Text block section start

The Nikkei 225 in Tokyo shed 0.6 per cent to 28,039.91 and the Hang Seng in Hong Kong tumbled 1.1 per cent to 19,731.49.

The Kospi in South Korea was unchanged at 2,451.14 while Sydney’s S and P-ASX 200 shed 0.2 per cent to 6,987.00.

New Zealand advanced while Singapore and Indonesia declined.

Investors worry rate hikes by the Fed and other central banks in Europe and Asia to extinguish an inflation surge might derail global economic growth.

Chair Jerome Powell indicated Friday the Fed will stick to its strategy of rate hikes. The Fed has raised rates four times this year. Two of those were by 0.75 percentage points, three times the usual margin.

Traders appear to expect a 0.75 percentage-point hike in September, a half-point in November and 0.25 points in December, according to Moya.

“If the labour market doesn’t break and the consumer remains resilient, Wall Street might start pricing in rate hikes for February and March,” Moya wrote.

Text block section end

◆ What to do ◆
From the stock market report above, pull out the stretch of text starting at "Investors worry rate" and ending at "global economic growth.", word for word.

Supplied data section start

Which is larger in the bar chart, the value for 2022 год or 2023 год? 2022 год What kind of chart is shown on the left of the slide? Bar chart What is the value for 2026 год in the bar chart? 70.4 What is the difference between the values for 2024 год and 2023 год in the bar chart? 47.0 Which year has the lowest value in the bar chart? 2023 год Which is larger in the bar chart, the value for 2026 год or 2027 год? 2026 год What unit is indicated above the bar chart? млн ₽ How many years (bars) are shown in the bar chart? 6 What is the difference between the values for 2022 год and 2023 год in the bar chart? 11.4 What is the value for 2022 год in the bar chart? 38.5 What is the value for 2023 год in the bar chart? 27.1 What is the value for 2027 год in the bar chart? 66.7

Supplied data section end

◆ Task output ◆
Investors worry rate hikes by the Fed and other central banks in Europe and Asia to extinguish an inflation surge might derail global economic growth.